**DOCUMENT EXCERPT:**
%%
UNITED STATES

SECURITIES AND EXCHANGE COMMISSION

Washington, D.C. 20549

 

 

 

FORM 8-K

 

CURRENT REPORT

 

Pursuant to Section 13 or 15(d) of the Securities Exchange Act of 1934

 

Date of Report (Date of earliest event reported): June 12, 2019

 

DOCUMENT SECURITY SYSTEMS, INC.

(Exact name of registrant as specified in its charter)

 

New York   001-32146   16-1229730

(State or other jurisdiction

of incorporation)

 

(Commission

File Number)

 

(IRS Employer

Identification No.)

 

200 Canal View Boulevard

Suite 300

Rochester, NY

  14623
(Address of principal executive offices)   (Zip Code)

 

Registrant’s telephone number, including area code: (585) 325-3610

 

Not Applicable

(Former name or former address, if changed since last report.)

 

Check the appropriate box below if the Form 8-K filing is intended to simultaneously satisfy the filing obligation of the registrant under any of the following provisions (see General Instruction A.2. below):

 

[  ] Written communications pursuant to Rule 425 under the Securities Act (17 CFR 230.425)
   
[  ] Soliciting material pursuant to Rule 14a-12 under the Exchange Act (17 CFR 240.14a-12)
%%
**DATA SHOWN:**
%%
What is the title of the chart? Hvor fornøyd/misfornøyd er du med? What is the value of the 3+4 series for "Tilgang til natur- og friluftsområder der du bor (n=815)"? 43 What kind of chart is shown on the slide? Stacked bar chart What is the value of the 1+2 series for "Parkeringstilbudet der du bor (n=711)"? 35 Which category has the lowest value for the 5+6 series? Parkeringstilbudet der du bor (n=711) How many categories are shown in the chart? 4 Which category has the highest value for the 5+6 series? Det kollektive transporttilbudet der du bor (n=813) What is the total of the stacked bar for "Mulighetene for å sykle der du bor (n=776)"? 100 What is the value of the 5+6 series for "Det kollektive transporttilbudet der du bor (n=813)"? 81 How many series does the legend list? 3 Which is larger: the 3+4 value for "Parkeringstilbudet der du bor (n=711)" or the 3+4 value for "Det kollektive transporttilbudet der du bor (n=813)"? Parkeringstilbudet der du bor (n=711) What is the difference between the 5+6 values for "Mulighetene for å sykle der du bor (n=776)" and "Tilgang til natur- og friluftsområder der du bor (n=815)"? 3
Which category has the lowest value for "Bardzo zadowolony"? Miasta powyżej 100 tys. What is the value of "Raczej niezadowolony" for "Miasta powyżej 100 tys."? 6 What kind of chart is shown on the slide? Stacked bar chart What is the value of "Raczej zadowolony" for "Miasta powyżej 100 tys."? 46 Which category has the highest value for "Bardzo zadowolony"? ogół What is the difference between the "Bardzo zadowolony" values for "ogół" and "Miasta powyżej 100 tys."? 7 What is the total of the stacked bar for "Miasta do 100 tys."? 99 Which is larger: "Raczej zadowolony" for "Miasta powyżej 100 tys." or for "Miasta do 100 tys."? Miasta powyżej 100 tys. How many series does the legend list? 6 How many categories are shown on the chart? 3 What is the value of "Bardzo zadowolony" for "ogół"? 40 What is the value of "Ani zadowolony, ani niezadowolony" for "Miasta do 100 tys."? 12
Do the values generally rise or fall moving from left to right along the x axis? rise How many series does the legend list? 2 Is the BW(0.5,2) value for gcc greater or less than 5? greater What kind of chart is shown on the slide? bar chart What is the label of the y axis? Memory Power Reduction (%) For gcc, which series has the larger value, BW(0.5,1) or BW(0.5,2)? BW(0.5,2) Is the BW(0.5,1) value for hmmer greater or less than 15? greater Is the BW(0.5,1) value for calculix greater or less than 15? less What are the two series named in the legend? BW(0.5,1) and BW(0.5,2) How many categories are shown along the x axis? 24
%%
**ACTIVITY LIST:**
a) According to the Form 8-K cover page, what is the date of the earliest event reported?
b) List every labeled registrant detail that the Form 8-K cover page supplies, each with its value.
c) Carry the Form 8-K cover page forward from its last checkbox line.
The lines have nothing to do with the Form 8-K cover page.

**ANSWERS PER TASK:**
a) June 12, 2019

b)
- Exact name of registrant: Document Security Systems, Inc.
- State or other jurisdiction of incorporation: New York
- Commission File Number: 001-32146
- IRS Employer Identification No.: 16-1229730
- Address of principal executive offices: 200 Canal View Boulevard, Suite 300, Rochester, NY
- Zip Code: 14623
- Registrant's telephone number: (585) 325-3610
- Former name or former address: Not Applicable

c)
[  ] Pre-commencement communications pursuant to Rule 14d-2(b) under the Exchange Act (17 CFR 240.14d-2(b))
   
[  ] Pre-commencement communications pursuant to Rule 13e-4(c) under the Exchange Act (17 CFR 240.13e-4(c))

 

Securities registered pursuant to Section 12(b) of the Act:

 

Title of each class   Ticker symbol(s)   Name of each exchange on which registered
Common Stock, $0.02 par value per share   DSS   The NYSE American LLC

 

Indicate by check mark whether the registrant is an emerging growth company as defined in Rule 405 of the Securities Act of 1933 (§230.405 of this chapter) or Rule 12b-2 of the Securities Exchange Act of 1934 (§240.12b-2 of this chapter).

 

Emerging growth company [  ]

 

If an emerging growth company, indicate by check mark if the registrant has elected not to use the extended transition period for complying with any new or revised financial accounting standards provided pursuant to Section 13(a) of the Exchange Act. [  ]

 

 

 

     
 

 

Item 1.01 Entry into a Material Definitive Agreement

 

The disclosure set forth below in Item 2.03 is incorporated in its entirety into this Item 1.01.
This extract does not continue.